----- Stored rows

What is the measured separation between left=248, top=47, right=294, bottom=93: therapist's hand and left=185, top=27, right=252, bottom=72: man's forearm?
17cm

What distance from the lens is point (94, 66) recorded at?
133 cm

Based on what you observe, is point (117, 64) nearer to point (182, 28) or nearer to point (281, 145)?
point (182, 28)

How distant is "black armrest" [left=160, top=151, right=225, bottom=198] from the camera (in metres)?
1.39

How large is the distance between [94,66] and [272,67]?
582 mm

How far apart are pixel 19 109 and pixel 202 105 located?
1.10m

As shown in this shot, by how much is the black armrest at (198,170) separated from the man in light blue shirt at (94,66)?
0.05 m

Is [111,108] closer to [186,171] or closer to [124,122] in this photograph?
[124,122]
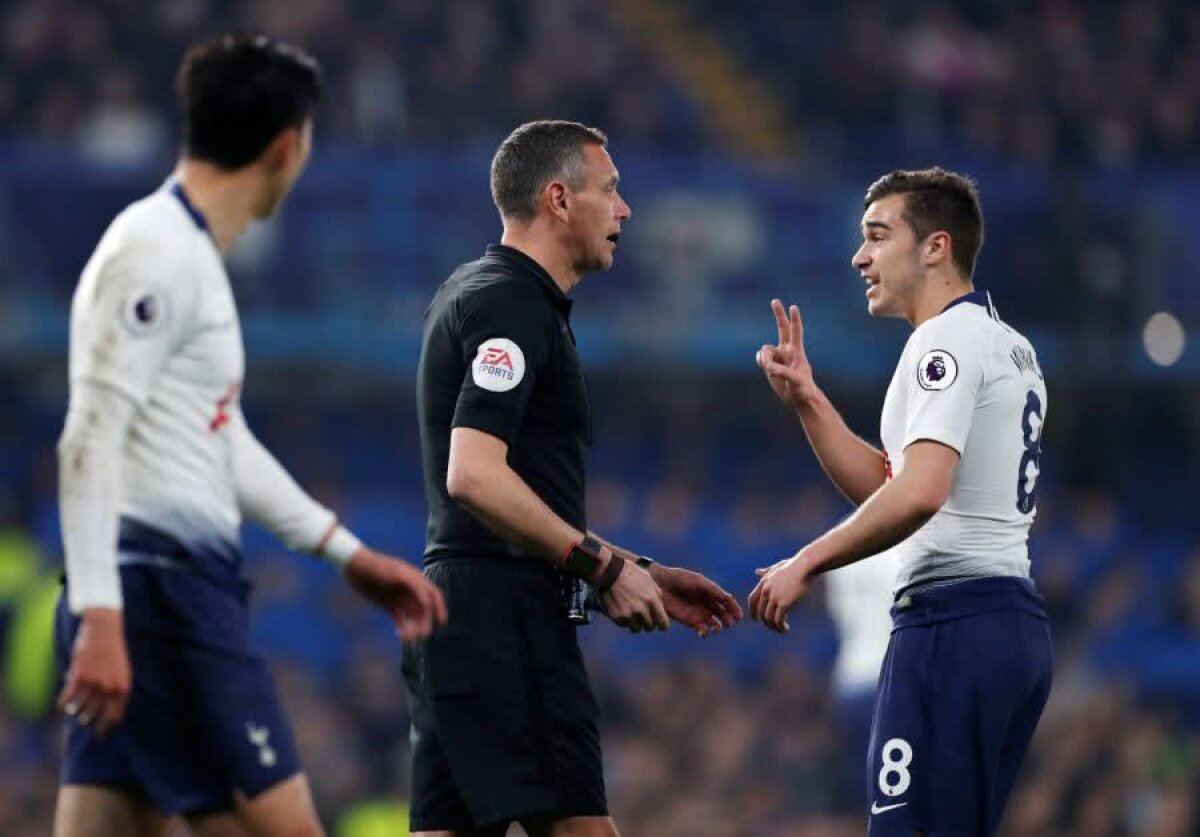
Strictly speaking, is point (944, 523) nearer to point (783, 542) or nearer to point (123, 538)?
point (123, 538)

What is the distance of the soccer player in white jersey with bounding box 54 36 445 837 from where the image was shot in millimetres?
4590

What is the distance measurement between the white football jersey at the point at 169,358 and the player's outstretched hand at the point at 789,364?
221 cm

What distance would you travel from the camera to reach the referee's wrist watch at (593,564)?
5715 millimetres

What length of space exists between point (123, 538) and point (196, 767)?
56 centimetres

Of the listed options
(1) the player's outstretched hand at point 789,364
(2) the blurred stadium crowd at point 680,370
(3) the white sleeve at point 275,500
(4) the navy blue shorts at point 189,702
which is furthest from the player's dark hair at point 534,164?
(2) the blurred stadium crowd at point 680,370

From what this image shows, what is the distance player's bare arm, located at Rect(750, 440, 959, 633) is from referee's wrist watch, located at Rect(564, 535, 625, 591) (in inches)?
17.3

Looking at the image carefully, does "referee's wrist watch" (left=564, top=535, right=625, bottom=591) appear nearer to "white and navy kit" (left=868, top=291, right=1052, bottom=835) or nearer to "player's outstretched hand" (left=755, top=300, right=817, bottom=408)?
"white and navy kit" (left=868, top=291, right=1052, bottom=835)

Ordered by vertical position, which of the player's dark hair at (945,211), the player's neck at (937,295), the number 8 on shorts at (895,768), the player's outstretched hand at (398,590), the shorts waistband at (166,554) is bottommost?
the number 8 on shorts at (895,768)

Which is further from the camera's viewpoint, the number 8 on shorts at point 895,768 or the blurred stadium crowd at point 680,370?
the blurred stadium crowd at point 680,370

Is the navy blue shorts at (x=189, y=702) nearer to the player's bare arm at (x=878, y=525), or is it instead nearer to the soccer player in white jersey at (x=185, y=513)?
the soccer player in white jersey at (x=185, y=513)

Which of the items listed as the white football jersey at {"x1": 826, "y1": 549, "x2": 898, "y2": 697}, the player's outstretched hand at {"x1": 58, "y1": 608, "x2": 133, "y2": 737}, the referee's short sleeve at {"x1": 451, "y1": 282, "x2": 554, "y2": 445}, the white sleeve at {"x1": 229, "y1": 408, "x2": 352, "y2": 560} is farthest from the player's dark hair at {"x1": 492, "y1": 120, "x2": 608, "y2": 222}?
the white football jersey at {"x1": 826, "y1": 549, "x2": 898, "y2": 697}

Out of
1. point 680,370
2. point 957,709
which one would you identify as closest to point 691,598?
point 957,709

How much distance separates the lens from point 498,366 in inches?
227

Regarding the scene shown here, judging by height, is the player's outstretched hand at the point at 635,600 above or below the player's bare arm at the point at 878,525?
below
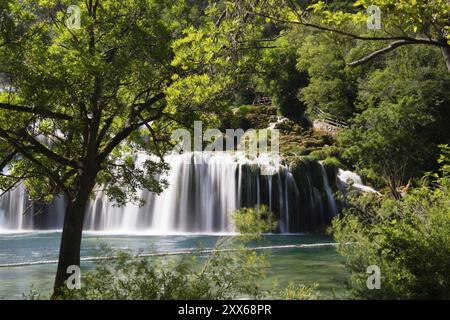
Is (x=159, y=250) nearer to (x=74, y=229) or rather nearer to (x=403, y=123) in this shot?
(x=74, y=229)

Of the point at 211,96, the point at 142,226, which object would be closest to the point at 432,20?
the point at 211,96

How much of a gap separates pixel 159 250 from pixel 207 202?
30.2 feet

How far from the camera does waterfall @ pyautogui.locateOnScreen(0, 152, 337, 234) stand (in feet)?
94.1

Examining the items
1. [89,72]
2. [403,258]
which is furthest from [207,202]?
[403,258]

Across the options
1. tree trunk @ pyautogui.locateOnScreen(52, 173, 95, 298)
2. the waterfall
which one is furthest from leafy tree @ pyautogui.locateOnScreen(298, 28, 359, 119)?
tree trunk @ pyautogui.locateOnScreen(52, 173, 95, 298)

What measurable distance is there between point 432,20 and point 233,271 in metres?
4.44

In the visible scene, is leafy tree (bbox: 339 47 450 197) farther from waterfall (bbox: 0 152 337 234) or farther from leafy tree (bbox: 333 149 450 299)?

----------

__Description of the task__
Render every line of the records above as a Markdown table with the columns Row and Line, numbering the rows in order and skipping blank lines. Leave the pictures out of the table.

__Solution to the problem__
| Row | Line |
|---|---|
| 1 | What is the measured separation between left=248, top=47, right=294, bottom=93: therapist's hand and left=185, top=27, right=252, bottom=72: man's forearm? |
| 2 | 17cm |
| 3 | What distance from the lens is point (94, 66) recorded at? |
| 4 | 133 cm |
| 5 | Based on what you observe, is point (117, 64) nearer to point (182, 28) or nearer to point (281, 145)? |
| 6 | point (182, 28) |
| 7 | How distant is "black armrest" [left=160, top=151, right=225, bottom=198] from the camera (in metres)? |
| 8 | 1.39 |
| 9 | How large is the distance between [94,66] and [272,67]? |
| 10 | 582 mm |
| 11 | How far apart are pixel 19 109 and pixel 202 105 located? |
| 12 | 1.10m |
| 13 | As shown in this shot, by how much is the black armrest at (198,170) separated from the man in light blue shirt at (94,66)? |
| 14 | 0.05 m |
| 15 | Is [111,108] closer to [186,171] or closer to [124,122] in this photograph? |
| 16 | [124,122] |
| 17 | Strictly speaking, is point (944, 523) nearer to point (783, 542) or nearer to point (123, 538)? |
| 18 | point (123, 538) |
| 19 | What is the distance of the soccer player in white jersey with bounding box 54 36 445 837 from where the image was shot in millimetres? |
| 20 | 4590 |
| 21 | What is the distance measurement between the white football jersey at the point at 169,358 and the player's outstretched hand at the point at 789,364? |
| 22 | 221 cm |
| 23 | What distance would you travel from the camera to reach the referee's wrist watch at (593,564)? |
| 24 | 5715 millimetres |
| 25 | What length of space exists between point (123, 538) and point (196, 767)? |
| 26 | 56 centimetres |
| 27 | Of the listed options |
| 28 | (1) the player's outstretched hand at point 789,364 |
| 29 | (2) the blurred stadium crowd at point 680,370 |
| 30 | (3) the white sleeve at point 275,500 |
| 31 | (4) the navy blue shorts at point 189,702 |
| 32 | which is furthest from the player's dark hair at point 534,164? |
| 33 | (2) the blurred stadium crowd at point 680,370 |
| 34 | From what this image shows, what is the distance player's bare arm, located at Rect(750, 440, 959, 633) is from referee's wrist watch, located at Rect(564, 535, 625, 591) (in inches)? |
| 35 | 17.3 |
| 36 | Looking at the image carefully, does "referee's wrist watch" (left=564, top=535, right=625, bottom=591) appear nearer to "white and navy kit" (left=868, top=291, right=1052, bottom=835) or nearer to "player's outstretched hand" (left=755, top=300, right=817, bottom=408)? |
| 37 | "white and navy kit" (left=868, top=291, right=1052, bottom=835) |
| 38 | Ordered by vertical position, which of the player's dark hair at (945,211), the player's neck at (937,295), the number 8 on shorts at (895,768), the player's outstretched hand at (398,590), the shorts waistband at (166,554) is bottommost? |
| 39 | the number 8 on shorts at (895,768) |
| 40 | Which is further from the camera's viewpoint, the number 8 on shorts at point 895,768 or the blurred stadium crowd at point 680,370? |
| 41 | the blurred stadium crowd at point 680,370 |
| 42 | Is the navy blue shorts at (x=189, y=702) nearer to the player's bare arm at (x=878, y=525), or is it instead nearer to the soccer player in white jersey at (x=185, y=513)? |
| 43 | the soccer player in white jersey at (x=185, y=513) |
| 44 | Which of the items listed as the white football jersey at {"x1": 826, "y1": 549, "x2": 898, "y2": 697}, the player's outstretched hand at {"x1": 58, "y1": 608, "x2": 133, "y2": 737}, the referee's short sleeve at {"x1": 451, "y1": 282, "x2": 554, "y2": 445}, the white sleeve at {"x1": 229, "y1": 408, "x2": 352, "y2": 560} is farthest from the player's dark hair at {"x1": 492, "y1": 120, "x2": 608, "y2": 222}? |
| 45 | the white football jersey at {"x1": 826, "y1": 549, "x2": 898, "y2": 697} |
| 46 | Out of |
| 47 | 1. point 680,370 |
| 48 | 2. point 957,709 |
| 49 | which one would you identify as closest to point 691,598? |
| 50 | point 957,709 |
| 51 | How much distance separates the lens from point 498,366 in inches? |
| 52 | 227 |
| 53 | Regarding the scene shown here, judging by height, is the player's outstretched hand at the point at 635,600 above or below the player's bare arm at the point at 878,525? |
| 54 | below |
| 55 | Is (x=159, y=250) nearer to (x=74, y=229) or rather nearer to (x=403, y=123) in this shot? |
| 56 | (x=74, y=229) |
| 57 | Of the point at 211,96, the point at 142,226, which object would be closest to the point at 432,20? |
| 58 | the point at 211,96 |
| 59 | How much of a gap separates pixel 159 250 from pixel 207 202? |
| 60 | 30.2 feet |
| 61 | How far from the camera does waterfall @ pyautogui.locateOnScreen(0, 152, 337, 234) stand (in feet)? |
| 62 | 94.1 |
| 63 | Examining the items |
| 64 | 1. [89,72] |
| 65 | 2. [403,258] |
| 66 | which is furthest from [207,202]? |
| 67 | [403,258] |
| 68 | Across the options |
| 69 | 1. tree trunk @ pyautogui.locateOnScreen(52, 173, 95, 298) |
| 70 | 2. the waterfall |
| 71 | which one is furthest from leafy tree @ pyautogui.locateOnScreen(298, 28, 359, 119)? |
| 72 | tree trunk @ pyautogui.locateOnScreen(52, 173, 95, 298) |
| 73 | What measurable distance is there between point 432,20 and point 233,271 in metres? |
| 74 | 4.44 |
| 75 | In the visible scene, is leafy tree (bbox: 339 47 450 197) farther from waterfall (bbox: 0 152 337 234) or farther from leafy tree (bbox: 333 149 450 299)? |